When we summarized the Cole observation to our astronomer friend for agreement or rebuttal, as usual he stared off into the middle distance, slowly working his way into that long view for which he is famous.
We took his silence - as we take most silences - as
an invitation to continue talking. We fed our friend a further quote, this time from the paleontologist Stephen Jay Gould, who has concluded, ''The world remains too complex'' for any single ''right'' explanation. Gould, sounding very much like Cole, protests against the ''conventional model of scientific 'progress' '' that assumes ''we begin in superstitious ignorance and move toward final truth by successive accumulation of facts.''
We spoke too of ''The Tangled Wing,'' a book by the biologist and anthropologist Melvin Konner, who suggests that his ambition is not to be ''right'' but to whittle away just one cubic millimeter of ignorance.
When our astronomer friend still remained silent, we cleared our throats to deliver what we took to be the punch line. You have to be careful, dealing with astronomer friends. They can think you're dumb for blurting out the wrong question, to say nothing of the wrong answer.
''Does one detect here,'' we began primly and cautiously, ''a new modesty among scientists? Are they signaling to the lay person, Don't make us high priests or wizards or all-knowing wise men - we don't have the answers eitherm?''
''Oh boy!'' our friend snorted. ''You English majors sure like to generalize, don't you?''
At the word ''generalize,'' his hands flew apart slowly, as if trying to contain without success the expansion of a balloon full of very hot air.
Well, at least we got him started, and what he said, if we heard him correctly, was this:
''We're dealing in orders of approximation. We've only begun to understand how approximate our answers are. The more information you get, the less simple your answers are. The more information you get, the less simple your answer can be. And we've been building some very sophisticated instruments that collect very sophisticated information.

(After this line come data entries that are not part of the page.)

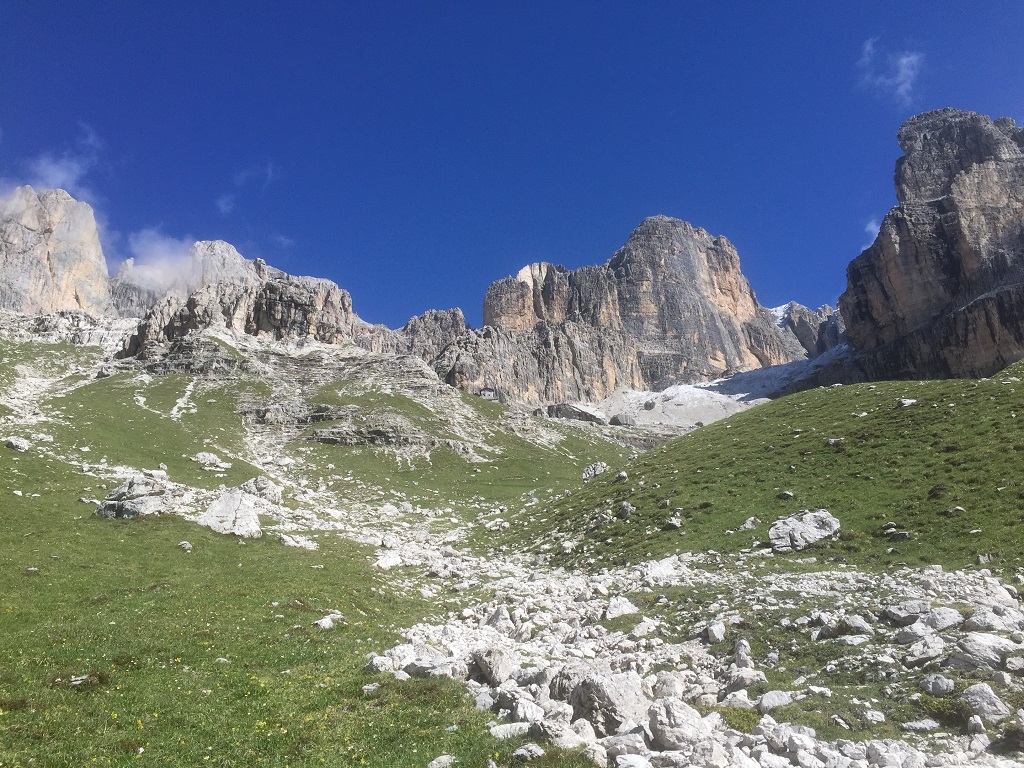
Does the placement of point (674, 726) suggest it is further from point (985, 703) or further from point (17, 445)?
point (17, 445)

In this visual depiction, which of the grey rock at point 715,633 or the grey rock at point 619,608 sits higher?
the grey rock at point 619,608

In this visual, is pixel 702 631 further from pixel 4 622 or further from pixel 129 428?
pixel 129 428

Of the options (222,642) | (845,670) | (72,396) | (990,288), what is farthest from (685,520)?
(990,288)

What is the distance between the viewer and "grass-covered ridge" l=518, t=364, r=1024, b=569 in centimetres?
2447

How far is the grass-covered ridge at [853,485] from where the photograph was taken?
24469 millimetres

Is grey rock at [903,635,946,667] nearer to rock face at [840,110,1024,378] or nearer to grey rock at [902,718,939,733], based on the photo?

''Take the universe itself. Astronomers 'see' a universe radically different from the one you see with the naked eye. They see a universe revealed by X-ray photographs and radio-wave photographs. It's a whole other cosmos - as novel and astonishing as a drop of water seen for the first time under a microscope.

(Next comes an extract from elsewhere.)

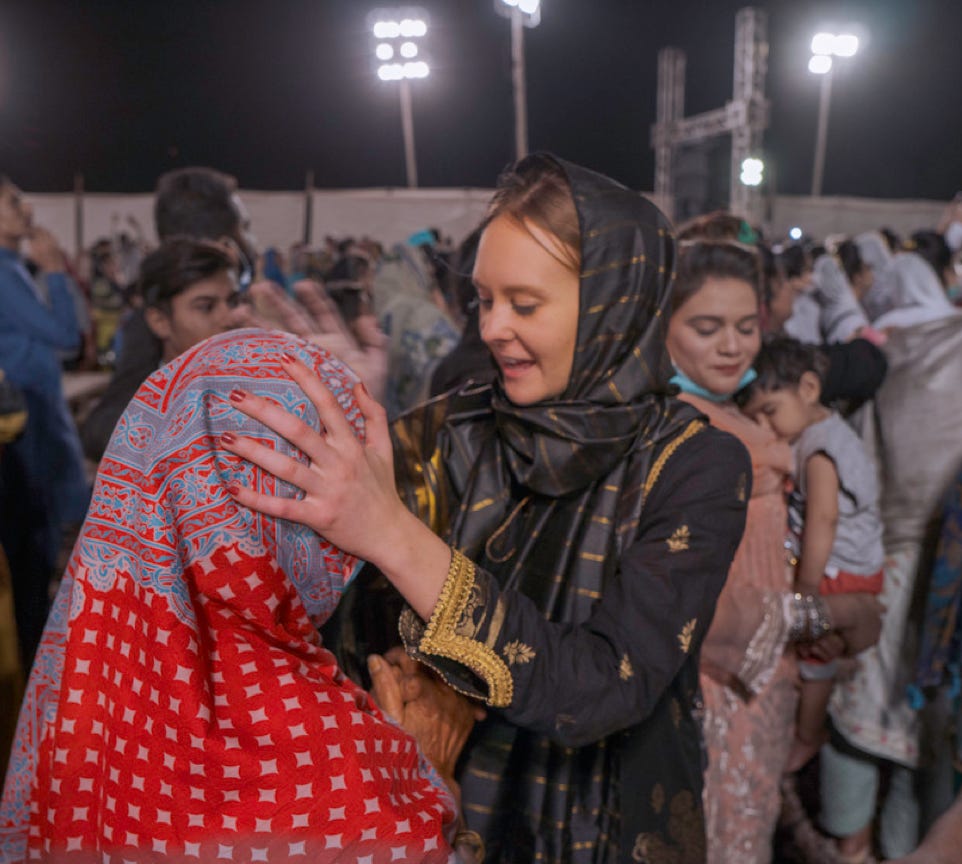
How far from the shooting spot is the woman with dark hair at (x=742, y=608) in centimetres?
170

''And even then we're seeing only in part. How can we say we've got it 'right' when we don't know what we're still leaving out? In order to set up the simplest theory, we have to block out a lot of variables. We have to say, 'Everything else being equal. . .' But it never is.

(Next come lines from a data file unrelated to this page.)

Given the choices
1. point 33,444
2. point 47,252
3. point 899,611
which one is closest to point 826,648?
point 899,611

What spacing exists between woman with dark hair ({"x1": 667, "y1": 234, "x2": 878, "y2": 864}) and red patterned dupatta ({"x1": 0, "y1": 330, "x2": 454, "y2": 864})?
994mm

''So, as soon as the theorist posits something, the experimentalist finds a hole in the theory - proves it's 'wrong,' or only partly 'right.' If you want me to say it, I'll say it. Back and forth, back and forth - there's no end to the self-correcting.''
Our friend fell silent, and we seized the occasion to repeat our question. ''For at least 200 years, you scientists have made everybody else feel very modest about what they know - theologians, philosophers, English majors. Am I right? Does all this mean that you fellows are feeling modest now too?''
''Only an English-major type would ask such a question,'' our friend grumbled.